Ksurf: Attention Kalman Filter and Principal Component Analysis for Prediction under Highly Variable Cloud Workloads

Cloud platforms have become essential in rapidly deploying application systems online to serve large numbers of users. Resource estimation and workload forecasting are critical in cloud data centers. Complexity in the cloud provider environment due to varying numbers of virtual machines introduces high variability in workloads and resource usage, making resource predictions problematic using state-of-the-art models that fail to deal with nonlinear characteristics. Estimating and predicting the resource metrics of cloud systems across packet networks influenced by unknown external dynamics is a task affected by high measurement noise and variance. An ideal solution to these problems is the Kalman filter, a variance-minimizing estimator used for system state estimation and efficient low latency system state prediction. Kalman filters are optimal estimators for highly variable data with Gaussian state space characteristics such as internet workloads. This work provides a solution by making these contributions: i) it introduces and evaluates the Kalman filter-based model parameter prediction using principal component analysis and an attention mechanism for noisy cloud data, ii) evaluates the scheme on a Google Cloud benchmark comparing it to the state-of-the-art Bi-directional Grid Long Short-Term Memory network model on prediction tasks, iii) it applies these techniques to demonstrate the accuracy and stability improvements on a realtime messaging system auto-scaler in Apache Kafka. The new scheme improves prediction accuracy by $37\%$ over state-of-the-art Kalman filters in noisy signal prediction tasks. It reduces the prediction error of the neural network model by over $40\%$. It is shown to improve Apache Kafka workload-based scaling stability by $58\%$.

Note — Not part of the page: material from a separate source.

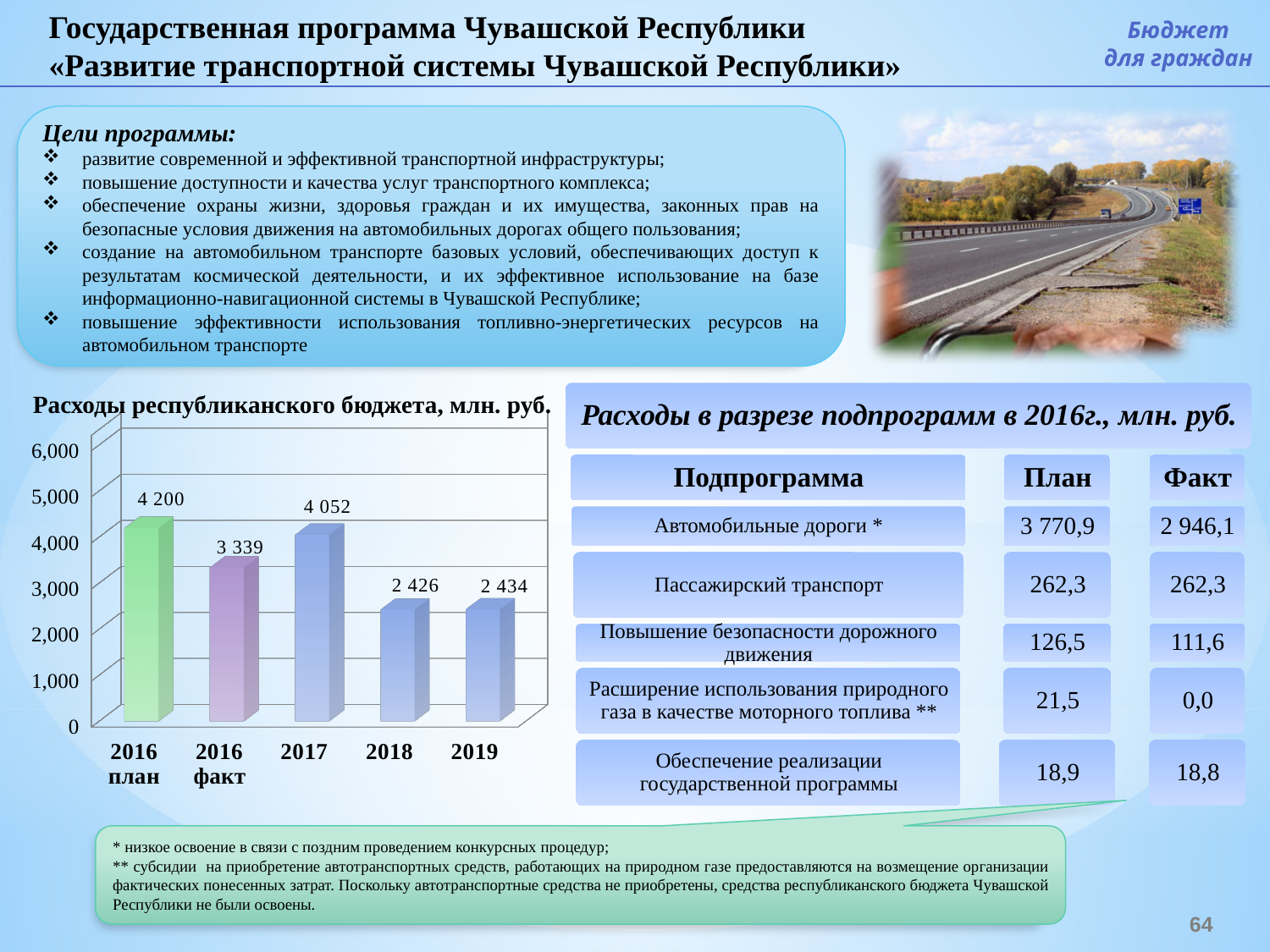
Which is larger in the chart 'Расходы республиканского бюджета, млн. руб.': the value for 2017 or the value for 2016 факт? 2017 What is the difference between the 2016 план and 2016 факт values in the chart 'Расходы республиканского бюджета, млн. руб.'? 861 Which category has the highest value in the chart 'Расходы республиканского бюджета, млн. руб.'? 2016 план Is the value for 2018 in the chart 'Расходы республиканского бюджета, млн. руб.' greater or less than 3,000? less How many categories are shown on the x axis of the chart 'Расходы республиканского бюджета, млн. руб.'? 5 What is the value for 2016 план in the chart 'Расходы республиканского бюджета, млн. руб.'? 4 200 What is the value for 2016 факт in the chart 'Расходы республиканского бюджета, млн. руб.'? 3 339 Which category has the lowest value in the chart 'Расходы республиканского бюджета, млн. руб.'? 2018 What kind of chart is 'Расходы республиканского бюджета, млн. руб.'? bar chart What is the value for 2019 in the chart 'Расходы республиканского бюджета, млн. руб.'? 2 434 What is the value for 2017 in the chart 'Расходы республиканского бюджета, млн. руб.'? 4 052 What is the title of the chart on the left side of the slide? Расходы республиканского бюджета, млн. руб.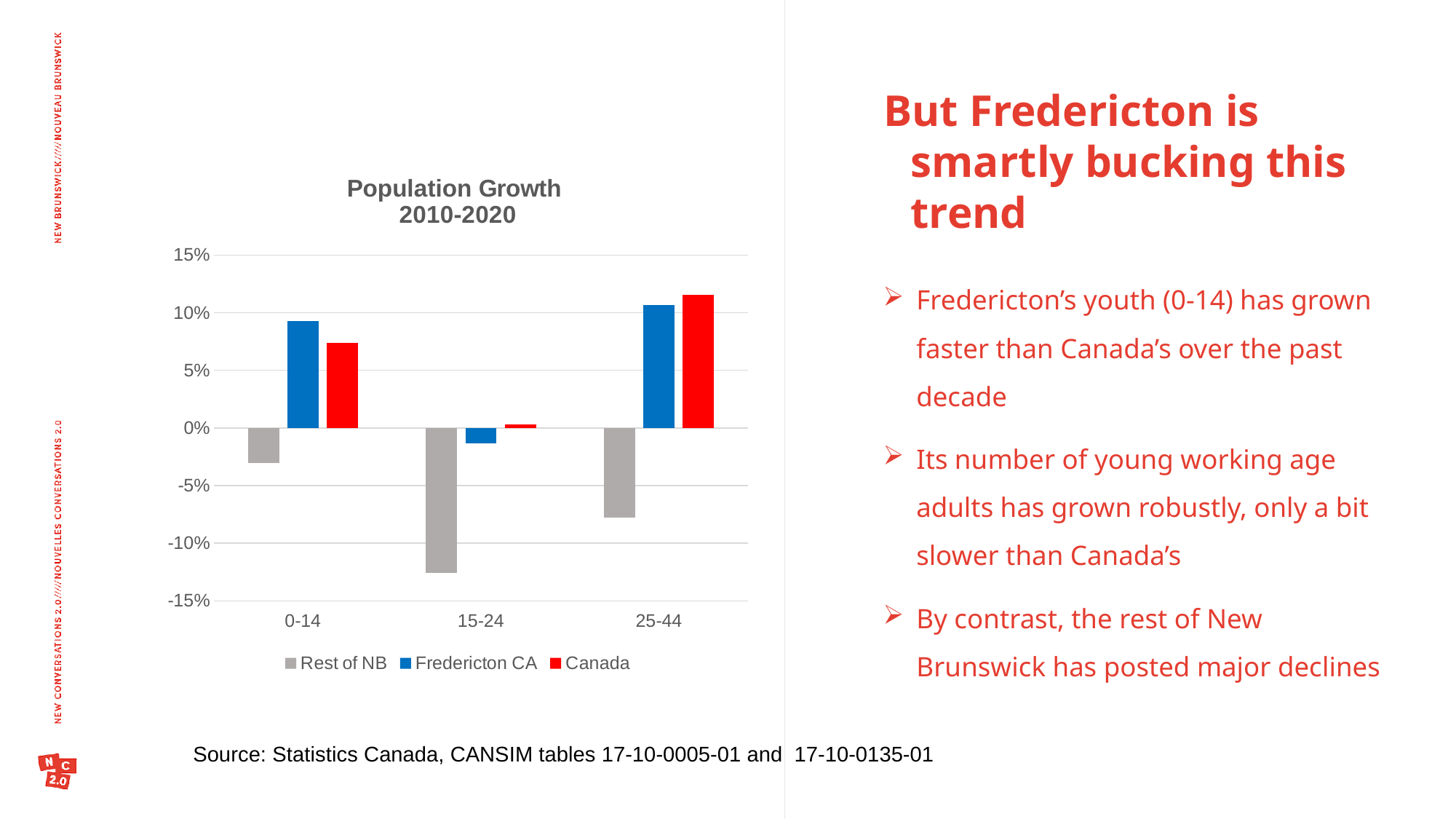
Which age group has the highest value for Canada? 25-44 Is the Fredericton CA value for the 0-14 age group greater or less than 5%? greater Which age group has the lowest value for Rest of NB? 15-24 Is the Canada value for the 25-44 age group greater or less than 10%? greater What kind of chart is shown on the slide? bar chart What colour represents the Canada series in the chart? red Is the Rest of NB value for the 25-44 age group greater or less than -5%? less How many series does the legend of the Population Growth 2010-2020 chart list? 3 For the 0-14 age group, which is larger: Fredericton CA or Canada? Fredericton CA What is the title of the chart? Population Growth 2010-2020 How many age groups are shown on the x axis of the chart? 3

翻译：云平台已成为快速在线部署应用系统以服务海量用户的关键基础设施。资源估算与工作负载预测在云数据中心中至关重要。由于虚拟机数量动态变化导致的云提供商环境复杂性，引发了工作负载与资源使用的高可变性，这使得采用现有先进模型进行资源预测变得困难，因为这些模型难以处理非线性特征。在受未知外部动态影响的包交换网络中，对云系统资源指标进行估计与预测是一项受高测量噪声和方差干扰的任务。针对这些问题的理想解决方案是卡尔曼滤波器——一种用于系统状态估计和高效低延迟系统状态预测的方差最小化估计器。对于具有高斯状态空间特性（如互联网工作负载）的高可变数据，卡尔曼滤波器是最优估计器。本研究通过以下贡献提出解决方案：i）针对含噪云数据，引入并评估了基于主成分分析和注意力机制的卡尔曼滤波器模型参数预测方法；ii）在Google Cloud基准测试中评估该方案，并将其与先进的双向网格长短期记忆网络模型在预测任务上进行对比；iii）应用这些技术展示了Apache Kafka实时消息系统自动扩缩容器在精度与稳定性方面的提升。新方案在含噪信号预测任务中，较先进卡尔曼滤波器的预测精度提升$37\%$，将神经网络模型的预测误差降低超过$40\%$，并将基于工作负载的Apache Kafka扩缩容稳定性提升$58\%$。